There are a couple of recent papers on Open Source:
Yochai Benkler, an NYU Law Professor, has published "Coase's Penguin, or, Linux and The Nature of the Firm (PDF)" explaining "commons-based peer production" for open source software and how the "information opportunity cost" for closed source development is too great a burden for an innovative society to carry, if the "object of production is information or culture". He takes the title from Ronald Coase, author of "The Nature of the Firm" and the penguin symbol used for Linux.
Eric von Hippel at the MIT Sloan School of Management has another interesting paper "Horizontal innovation networks - by and for users" looking at the economic advantages of user innovation networks in open source development.

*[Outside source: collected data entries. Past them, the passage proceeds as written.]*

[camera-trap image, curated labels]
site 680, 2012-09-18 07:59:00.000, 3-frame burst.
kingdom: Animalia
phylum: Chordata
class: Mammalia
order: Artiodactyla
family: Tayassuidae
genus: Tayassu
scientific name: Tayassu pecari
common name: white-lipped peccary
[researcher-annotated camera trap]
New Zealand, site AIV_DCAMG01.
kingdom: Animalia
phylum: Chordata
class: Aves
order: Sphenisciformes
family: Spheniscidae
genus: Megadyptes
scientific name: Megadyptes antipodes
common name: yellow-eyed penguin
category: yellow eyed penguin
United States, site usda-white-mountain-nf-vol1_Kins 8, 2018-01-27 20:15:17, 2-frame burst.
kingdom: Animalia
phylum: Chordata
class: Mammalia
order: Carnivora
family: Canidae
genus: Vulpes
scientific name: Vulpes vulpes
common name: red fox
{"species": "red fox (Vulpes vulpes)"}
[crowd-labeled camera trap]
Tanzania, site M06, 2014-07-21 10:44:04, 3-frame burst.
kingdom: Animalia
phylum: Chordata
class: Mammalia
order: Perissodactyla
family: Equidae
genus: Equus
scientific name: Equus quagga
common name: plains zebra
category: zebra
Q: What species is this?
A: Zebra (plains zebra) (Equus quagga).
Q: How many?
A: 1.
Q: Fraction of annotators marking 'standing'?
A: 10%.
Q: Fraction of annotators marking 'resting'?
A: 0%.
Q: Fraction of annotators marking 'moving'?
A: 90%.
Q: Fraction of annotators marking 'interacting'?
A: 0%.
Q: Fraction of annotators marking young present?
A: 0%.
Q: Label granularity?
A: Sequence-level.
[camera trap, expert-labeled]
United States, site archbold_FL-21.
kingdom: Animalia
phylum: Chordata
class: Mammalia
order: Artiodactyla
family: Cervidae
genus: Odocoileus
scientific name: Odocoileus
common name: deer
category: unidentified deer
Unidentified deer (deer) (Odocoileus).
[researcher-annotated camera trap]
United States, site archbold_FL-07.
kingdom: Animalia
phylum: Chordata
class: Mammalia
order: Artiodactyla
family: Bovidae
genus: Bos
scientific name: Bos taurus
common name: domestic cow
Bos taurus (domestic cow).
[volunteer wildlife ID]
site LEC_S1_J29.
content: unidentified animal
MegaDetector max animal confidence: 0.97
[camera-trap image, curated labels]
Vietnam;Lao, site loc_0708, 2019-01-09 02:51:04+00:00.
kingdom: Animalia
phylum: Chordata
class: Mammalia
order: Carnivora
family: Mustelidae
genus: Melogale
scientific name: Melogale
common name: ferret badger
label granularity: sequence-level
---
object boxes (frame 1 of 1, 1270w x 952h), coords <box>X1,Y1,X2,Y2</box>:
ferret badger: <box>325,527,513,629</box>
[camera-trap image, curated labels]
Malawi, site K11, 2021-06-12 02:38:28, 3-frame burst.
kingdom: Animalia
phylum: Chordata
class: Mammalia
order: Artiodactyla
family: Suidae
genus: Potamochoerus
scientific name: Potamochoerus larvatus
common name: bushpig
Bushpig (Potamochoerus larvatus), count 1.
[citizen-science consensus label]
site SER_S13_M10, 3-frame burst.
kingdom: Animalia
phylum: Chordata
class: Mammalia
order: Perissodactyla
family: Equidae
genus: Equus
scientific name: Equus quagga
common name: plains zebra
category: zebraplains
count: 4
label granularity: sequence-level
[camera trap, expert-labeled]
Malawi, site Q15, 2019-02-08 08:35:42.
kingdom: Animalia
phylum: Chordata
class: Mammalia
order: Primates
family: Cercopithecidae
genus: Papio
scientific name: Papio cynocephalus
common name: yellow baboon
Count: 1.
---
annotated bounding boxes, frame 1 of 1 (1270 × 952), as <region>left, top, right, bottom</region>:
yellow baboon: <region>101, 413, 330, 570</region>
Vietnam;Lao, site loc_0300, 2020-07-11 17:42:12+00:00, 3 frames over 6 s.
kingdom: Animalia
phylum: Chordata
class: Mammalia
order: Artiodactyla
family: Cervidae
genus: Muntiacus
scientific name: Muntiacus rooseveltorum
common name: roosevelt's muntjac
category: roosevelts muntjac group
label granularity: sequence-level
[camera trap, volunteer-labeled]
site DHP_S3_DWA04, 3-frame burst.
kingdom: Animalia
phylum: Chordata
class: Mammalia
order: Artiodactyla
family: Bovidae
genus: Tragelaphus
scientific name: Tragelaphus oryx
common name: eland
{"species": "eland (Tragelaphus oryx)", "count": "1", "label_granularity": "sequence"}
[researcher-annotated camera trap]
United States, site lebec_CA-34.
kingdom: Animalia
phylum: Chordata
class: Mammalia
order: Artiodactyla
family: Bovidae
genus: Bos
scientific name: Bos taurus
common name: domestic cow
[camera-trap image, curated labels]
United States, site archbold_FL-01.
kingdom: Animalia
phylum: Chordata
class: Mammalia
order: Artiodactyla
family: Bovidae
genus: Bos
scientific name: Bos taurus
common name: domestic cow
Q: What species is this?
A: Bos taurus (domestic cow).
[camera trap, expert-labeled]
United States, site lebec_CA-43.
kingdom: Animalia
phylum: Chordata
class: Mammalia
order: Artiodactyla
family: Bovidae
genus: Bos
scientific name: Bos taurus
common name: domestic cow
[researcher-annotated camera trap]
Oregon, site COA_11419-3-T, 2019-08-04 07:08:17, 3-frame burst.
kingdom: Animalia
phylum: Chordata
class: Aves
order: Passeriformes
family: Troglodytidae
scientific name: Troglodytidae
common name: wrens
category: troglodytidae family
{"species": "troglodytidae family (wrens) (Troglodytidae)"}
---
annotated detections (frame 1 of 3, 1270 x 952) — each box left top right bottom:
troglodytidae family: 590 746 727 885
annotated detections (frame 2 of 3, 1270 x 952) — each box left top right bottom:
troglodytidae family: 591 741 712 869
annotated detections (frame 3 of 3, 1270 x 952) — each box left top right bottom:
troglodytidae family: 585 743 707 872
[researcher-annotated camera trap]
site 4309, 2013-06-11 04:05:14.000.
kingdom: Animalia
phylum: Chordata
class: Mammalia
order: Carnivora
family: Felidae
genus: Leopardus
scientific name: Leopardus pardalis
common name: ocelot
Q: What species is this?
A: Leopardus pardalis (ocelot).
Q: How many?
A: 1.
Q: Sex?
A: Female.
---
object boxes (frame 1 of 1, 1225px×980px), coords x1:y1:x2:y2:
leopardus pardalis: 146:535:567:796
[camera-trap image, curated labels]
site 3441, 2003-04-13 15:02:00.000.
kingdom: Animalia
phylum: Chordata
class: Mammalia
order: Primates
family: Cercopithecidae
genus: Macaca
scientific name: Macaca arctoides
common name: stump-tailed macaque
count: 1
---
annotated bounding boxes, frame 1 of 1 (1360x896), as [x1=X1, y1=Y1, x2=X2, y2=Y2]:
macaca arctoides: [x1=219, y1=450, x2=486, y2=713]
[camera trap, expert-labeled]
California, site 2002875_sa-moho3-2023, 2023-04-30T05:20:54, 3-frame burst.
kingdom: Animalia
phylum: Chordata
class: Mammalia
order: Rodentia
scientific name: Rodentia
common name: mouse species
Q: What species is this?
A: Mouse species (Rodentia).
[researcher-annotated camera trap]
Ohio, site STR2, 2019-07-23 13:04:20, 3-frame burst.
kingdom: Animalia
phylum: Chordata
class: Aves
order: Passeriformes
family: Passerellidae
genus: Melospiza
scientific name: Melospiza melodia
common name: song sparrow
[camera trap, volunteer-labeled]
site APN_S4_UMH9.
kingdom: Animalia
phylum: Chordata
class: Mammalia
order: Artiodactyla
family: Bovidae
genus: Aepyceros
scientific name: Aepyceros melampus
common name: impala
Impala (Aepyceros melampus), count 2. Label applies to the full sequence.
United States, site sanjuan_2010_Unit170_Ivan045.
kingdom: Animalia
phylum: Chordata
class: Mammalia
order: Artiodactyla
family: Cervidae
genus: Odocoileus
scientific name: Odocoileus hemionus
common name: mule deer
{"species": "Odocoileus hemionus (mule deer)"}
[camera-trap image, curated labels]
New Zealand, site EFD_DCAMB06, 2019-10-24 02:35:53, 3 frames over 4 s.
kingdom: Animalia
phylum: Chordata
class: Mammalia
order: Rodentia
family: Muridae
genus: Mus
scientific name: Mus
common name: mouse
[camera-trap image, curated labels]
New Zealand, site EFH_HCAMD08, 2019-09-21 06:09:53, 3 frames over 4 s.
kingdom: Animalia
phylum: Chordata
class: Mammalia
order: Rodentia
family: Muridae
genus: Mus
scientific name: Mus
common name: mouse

Benkler goes on to say: "First, it is better at identifying and assigning human capital to information and cultural production processes. In this regard, peer production has an advantage in what I call "information opportunity cost." That is, it loses less information about who the best person for a given job might be than either of the other two organizational modes. Second, there are substantial increasing returns, in terms of allocation efficiency, to allowing larger clusters of potential contributors to interact with large clusters of information resources in search of new projects and opportunities for collaboration. Removing property and contract as the organizing principles of collaboration substantially reduces transaction costs involved in allowing these large clusters of potential contributors to review and select which resources to work on, for which projects, and with which collaborators."
Von Hippel elaborates, "These horizontal user innovation networks have a great advantage over the manufacturer-centric innovation development systems that have been the mainstay of commerce for hundreds of years: they enable each using entity, whether an individual or a corporation, to develop exactly what it wants rather than being restricted to available marketplace choices or relying on a specific manufacturer to act as its (often very imperfect) agent. Moreover, individual users do not have to develop everything they need on their own: they can benefit from innovations developed by others and freely shared within and beyond the user network."